Fesselnd, mit liebenswerten Protagonisten
Der Leser begibt sich in diesem Buch in das Jahr 1749. Notgedrungen entschließt sich in London die junge Tuchhändlerin Juliana Hamley in das Schmuggelgeschäft einzusteigen, um ihren Tuchladen zu retten. Zur Seite steht ihr Alder, der Gehilfe des Brückenmeisters. Es ist ein gefährliches Unterfangen, da überall Gefahren lauern. London, im Jahr 1202: Von der Kirche unterstützt, wird die London Bridge über der Themse gebaut.
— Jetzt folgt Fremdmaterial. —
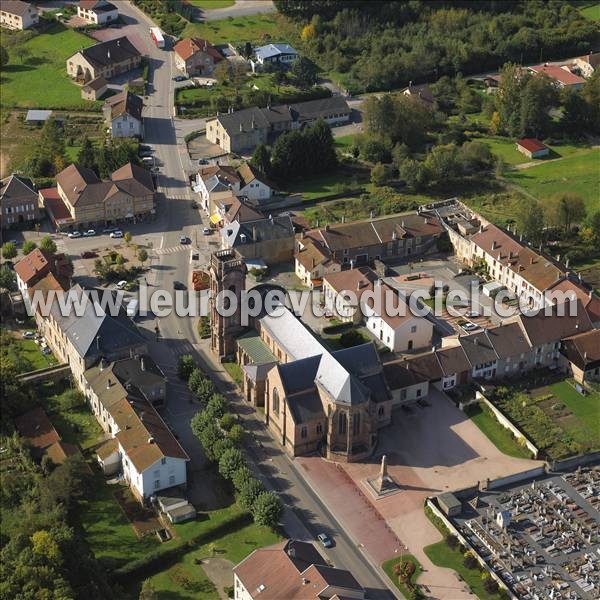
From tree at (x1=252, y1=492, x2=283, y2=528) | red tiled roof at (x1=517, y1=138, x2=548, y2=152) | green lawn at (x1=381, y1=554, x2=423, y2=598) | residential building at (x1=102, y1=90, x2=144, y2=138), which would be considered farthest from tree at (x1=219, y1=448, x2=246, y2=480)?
red tiled roof at (x1=517, y1=138, x2=548, y2=152)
Bauarbeiter kommen hierbei ums Leben. Dadurch wird die Fertigung verzögert. Schnell sind sich die Kleriker und der Brückenbaumeister einer Meinung: Das ist Hexenwerk. Und natürlich wird eine Verantwortliche dafür auch bald gefunden. Erzählt wird diese fesselnde Geschichte in zwei Handlungssträngen. Vielschichtig sind die einzelnen Charaktere von Julius Arth angelegt. Dadurch konnte ich mich in sie sehr gut hineinversetzen. Die spannende Handlung ist gut aufgebaut und nachvollziehbar. Und ich hatte den Eindruck, dass es tatsächlich so hätte sein können! Der Roman liest sich durch seinen bildhaften Schreibstil gut und flüssig. Die Geschehen sind lebendig und die Dialoge lebensecht und unterhaltsam.Mich hat diese Lektüre wunderbar unterhalten. 4 Sterne und eine Leseempfehlung.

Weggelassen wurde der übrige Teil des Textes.